第三章は一、二章と比べると少し長くなるかと思います。



 ――渓谷に沿った道を歩きながら天兎一行は順調に領都へとその足を進めていた。


 初日の野営後、ボク達天兎は二日目の夕刻には依頼を受けていたマルサック村へと到着し、依頼の配達品を村長へと手渡した。

 依頼報酬はマルサック村では冒険者ギルドが無いので、村の代表である村長の依頼完了の印証を受け取り、後日任意の冒険者ギルドで精算すればいいらしい。

 既に陽は傾いていたので、村長の好意もあって空き家を借り受けてその日の宿として宿泊した。風呂は無く、手狭な空き家だったので全員で雑魚寝みたいな状態だったけど、守備兵と魔除けの加護に護られている安全圏内での休息は野営時と比べて幾分も気が楽なので誰も文句は言わなかった。


 翌朝にはマルサック村を出発し、数度のモンスターの襲撃を受けるも問題なく倒しつつ、陽が傾きはじめる前にそれなりに大きな湖と、その下流近くに見えるアルテック村が見える高台付近へと到着した。

 遠目ではあるが、村は湖から流れ下っている川から引き込んだと思われる水路が各所に走っており、一部は村に沿って拓かれている農作地へと向かっており灌漑施設として利用されているようだ。
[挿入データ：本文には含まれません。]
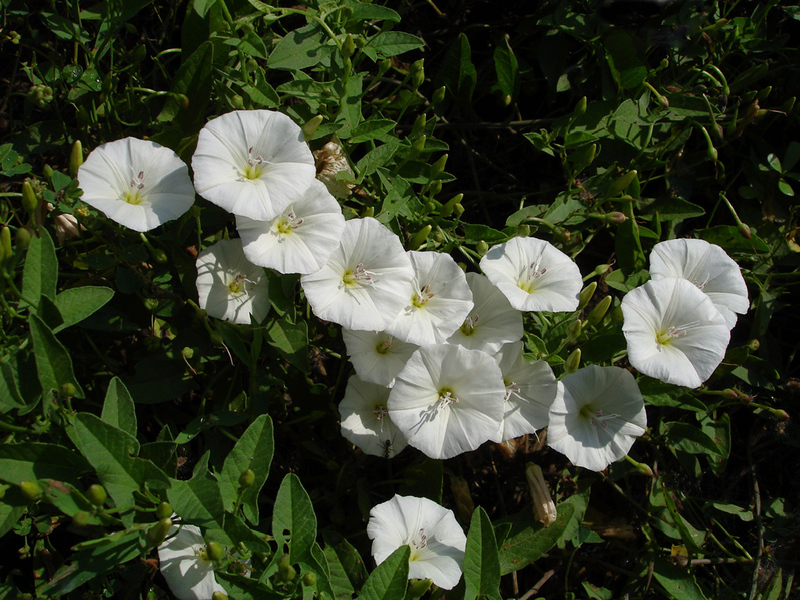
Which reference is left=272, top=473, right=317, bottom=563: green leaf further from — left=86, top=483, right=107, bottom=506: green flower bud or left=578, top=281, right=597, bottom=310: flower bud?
left=578, top=281, right=597, bottom=310: flower bud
農地の見た目は日本の地方の山間部で見られる棚田とほぼ同じだ。


「ここはマルサック村とは違ってそれなりの大きさがあるなぁ。まぁ開拓村には及ばない規模だけど。」

「村というよりかはちょっとした町みたいな感じですね。多分近くに湖があるので水源地の確保と食料確保などの面で余裕があるのではないでしょうか。あの農作地もかなり大きく感じます。」

「んでどないすんの?まだ陽は落ちてないけど今日はここに泊まるんか?それとも陽が落ちるまで進む?うちはどっちでもええけど。」

「あたしはあの湖寄ってみてもいいと思うんだけどなぁ。ここから見ても結構綺麗な感じだし。」

「湖があるってこたぁ川もあるだろうし、うめぇ魚料理でも食えれば言う事ないんだがな。」


 まだ少し距離はあるが、見えてきたアルテック村の感想をケントがもらし、それに続いてチグサも答える。ケントの言うようにマルサック村よりかは大きな集落ではあるけども、開拓村と比べると二回り以上規模は小さい。……いや、そもそも開拓村が軽く街程度の規模だったのであれと比べるのはナンセンスかもしれない。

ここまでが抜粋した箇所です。